A safe pattern is to generate multiple sub-queries:
- one literal query
- one expanded query (synonyms)
- one “structured intent” (entities + constraints)
Then retrieve with all of them and let reranking decide.
7) Context packing: give the generator usable inputs
Even with great retrieval, you can lose the benefit if you pack context poorly.
Context packing tips
- Provide chunks with clear separators and provenance.
- Prefer fewer, higher-quality chunks over many noisy ones.
- Include titles/headings so the model can orient.
- If chunks conflict, pass both and instruct the model to resolve by recency or policy hierarchy.
When possible, require citations: each claim must reference a chunk id.
8) Handle freshness and versioning explicitly
RAG often fails when docs change.
- Store
last_updatedand show it to the generator (and optionally the user). - Re-embed on a schedule or on publish events.
- If your domain changes quickly, consider:
- smaller chunks (faster re-embed)
- separate indices per version
- “current policy index” vs “archive index”
9) Evaluate retrieval separately from generation
If you only evaluate final answers, you won’t know whether failures come from retrieval or generation.
Retrieval evaluation metrics
- Recall@k: does the correct chunk appear in the top k?
- MRR (mean reciprocal rank): how high does it appear?
- nDCG: usefulness-weighted ranking quality
How to build a retrieval eval set
- Collect real queries.
- Label relevant chunks (even 1–3 per query is enough to start).
- Track performance over time as the corpus evolves.
A practical cadence:
- weekly: run retrieval evals on a fixed set
- per release: compare against baseline
- monthly: refresh the eval set with new query types
10) Common failure modes and fixes
Failure: irrelevant chunks dominate
- Add metadata filters
- Add reranking
- Reduce chunk size or remove boilerplate
Failure: model ignores the context
- Use structured citations
- Tighten instructions (“Answer only using sources”)

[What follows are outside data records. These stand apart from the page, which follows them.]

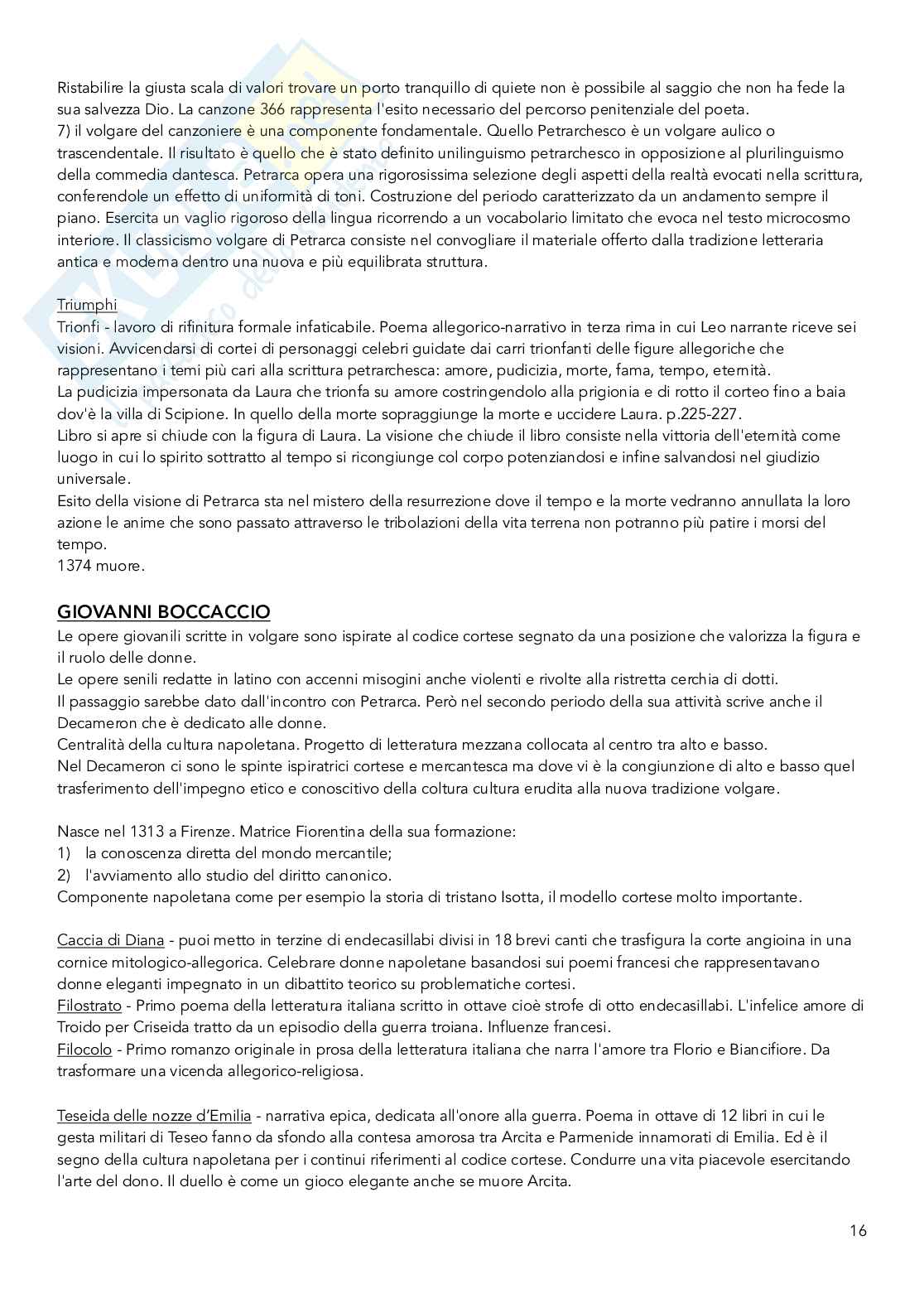 Ristabilire la giusta scala di valori trovare un porto tranquillo di quiete non è possibile al saggio che non ha fede la sua salvezza Dio. La canzone 366 rappresenta l'esito necessario del percorso penitenziale del poeta.
7) il volgare del canzoniere è una componente fondamentale. Quello Petrarchesco è un volgare aulico o trascendentale. Il risultato è quello che è stato definito unilinguismo petrarchesco in opposizione al plurilinguismo della commedia dantesca. Petrarca opera una rigorosissima selezione degli aspetti della realtà evocati nella scrittura, conferendole un effetto di uniformità di toni. Costruzione del periodo caratterizzato da un andamento sempre il piano. Esercita un vaglio rigoroso della lingua ricorrendo a un vocabolario limitato che evoca nel testo microcosmo interiore. Il classicismo volgare di Petrarca consiste nel convogliare il materiale offerto dalla tradizione letteraria antica e moderna dentro una nuova e più equilibrata struttura.

Triumphi
Trionfi - lavoro di rifinitura formale infaticabile. Poema allegorico-narrativo in terza rima in cui Leo narrante riceve sei visioni. Avvicendarsi di cortei di personaggi celebri guidate dai carri trionfanti delle figure allegoriche che rappresentano i temi più cari alla scrittura petrarchesca: amore, pudicizia, morte, fama, tempo, eternità.
La pudicizia impersonata da Laura che trionfa su amore costringendolo alla prigionia e di rotto il corteo fino a baia dov'è la villa di Scipione. In quello della morte sopraggiunge la morte e uccidere Laura. p.225-227.
Libro si apre si chiude con la figura di Laura. La visione che chiude il libro consiste nella vittoria dell'eternità come luogo in cui lo spirito sottratto al tempo si ricongiunge col corpo potenziandosi e infine salvandosi nel giudizio universale.
Esito della visione di Petrarca sta nel mistero della resurrezione dove il tempo e la morte vedranno annullata la loro azione le anime che sono passato attraverso le tribolazioni della vita terrena non potranno più patire i morsi del tempo.
1374 muore.

GIOVANNI BOCCACCIO
Le opere giovanili scritte in volgare sono ispirate al codice cortese segnato da una posizione che valorizza la figura e il ruolo delle donne.
Le opere senili redatte in latino con accenni misogini anche violenti e rivolte alla ristretta cerchia di dotti.
Il passaggio sarebbe dato dall'incontro con Petrarca. Però nel secondo periodo della sua attività scrive anche il Decameron che è dedicato alle donne.
Centralità della cultura napoletana. Progetto di letteratura mezzana collocata al centro tra alto e basso.
Nel Decameron ci sono le spinte ispiratrici cortese e mercantesca ma dove vi è la congiunzione di alto e basso quel trasferimento dell'impegno etico e conoscitivo della coltura cultura erudita alla nuova tradizione volgare.

Nasce nel 1313 a Firenze. Matrice Fiorentina della sua formazione:
1) la conoscenza diretta del mondo mercantile;
2) l'avviamento allo studio del diritto canonico.
Componente napoletana come per esempio la storia di tristano Isotta, il modello cortese molto importante.

Caccia di Diana - puoi metto in terzine di endecasillabi divisi in 18 brevi canti che trasfigura la corte angioina in una cornice mitologico-allegorica. Celebrare donne napoletane basandosi sui poemi francesi che rappresentavano donne eleganti impegnato in un dibattito teorico su problematiche cortesi.
Filostrato - Primo poema della letteratura italiana scritto in ottave cioè strofe di otto endecasillabi. L'infelice amore di Troido per Criseida tratto da un episodio della guerra troiana. Influenze francesi.
Filocolo - Primo romanzo originale in prosa della letteratura italiana che narra l'amore tra Florio e Biancifiore. Da trasformare una vicenda allegorico-religiosa.

Teseida delle nozze d'Emilia - narrativa epica, dedicata all'onore alla guerra. Poema in ottave di 12 libri in cui le gesta militari di Teseo fanno da sfondo alla contesa amorosa tra Arcita e Parmenide innamorati di Emilia. Ed è il segno della cultura napoletana per i continui riferimenti al codice cortese. Condurre una vita piacevole esercitando l'arte del dono. Il duello è come un gioco elegante anche se muore Arcita.

16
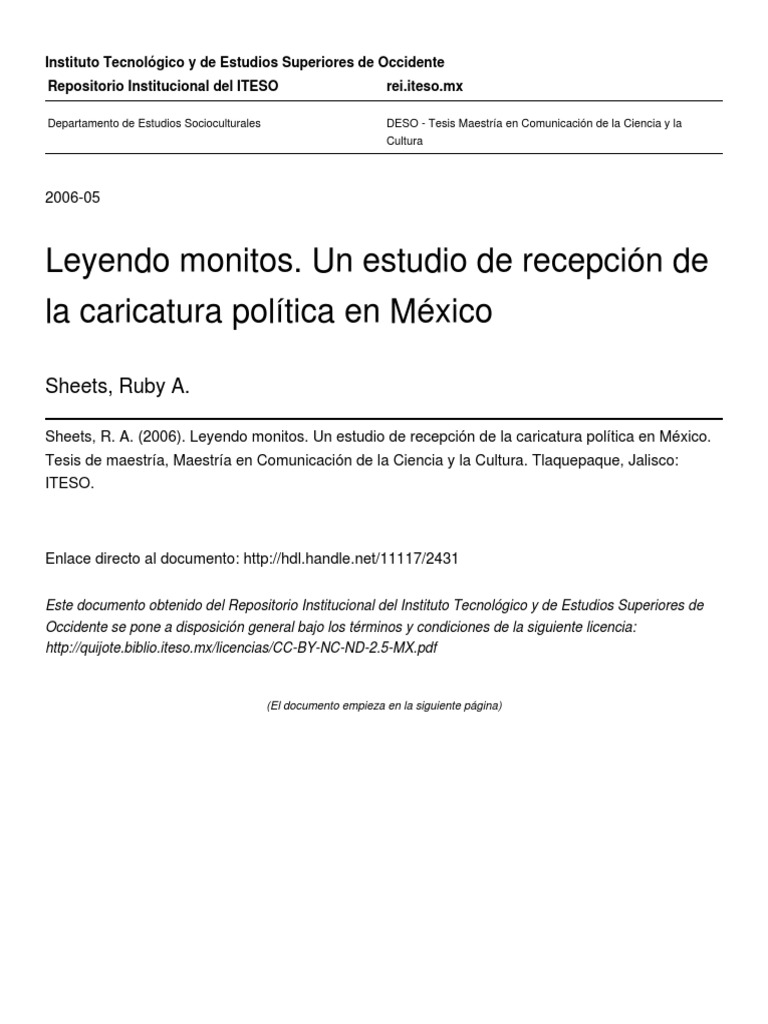 Instituto Tecnológico y de Estudios Superiores de Occidente

Repositorio Institucional del ITESO

rei.iteso.mx

Departamento de Estudios Socioculturales

DESO - Tesis Maestría en Comunicación de la Ciencia y la Cultura

2006-05

Leyendo monitos. Un estudio de recepción de la caricatura política en México

Sheets, Ruby A.

Sheets, R. A. (2006). Leyendo monitos. Un estudio de recepción de la caricatura política en México. Tesis de maestría, Maestría en Comunicación de la Ciencia y la Cultura. Tlaquepaque, Jalisco: ITESO.

Enlace directo al documento: http://hdl.handle.net/11117/2431

Este documento obtenido del Repositorio Institucional del Instituto Tecnológico y de Estudios Superiores de Occidente se pone a disposición general bajo los términos y condiciones de la siguiente licencia: http://quijote.biblio.iteso.mx/licencias/CC-BY-NC-ND-2.5-MX.pdf

(El documento empieza en la siguiente página)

- Reduce context to fewer, higher-signal chunks
Failure: correct info exists but never retrieved
- Improve chunking boundaries
- Add keyword fields (titles, headings)
- Hybrid search + query expansion
Failure: conflicting sources
- Add doc hierarchy and recency rules
- Prefer canonical docs (policies/specs) over tickets
A simple baseline architecture
If you want a starting point that works in most real systems:
- Chunk by headings into ~300–800 tokens
- Store rich metadata and enforce filters
- Hybrid retrieve top 100
- Rerank to top 8
- Provide context with provenance and require citations
- Evaluate retrieval (Recall@k) + answer quality separately
RAG isn’t magic. It’s search engineering with a generator attached. When you invest in retrieval fundamentals, the model becomes easier to control—and your product becomes easier to trust.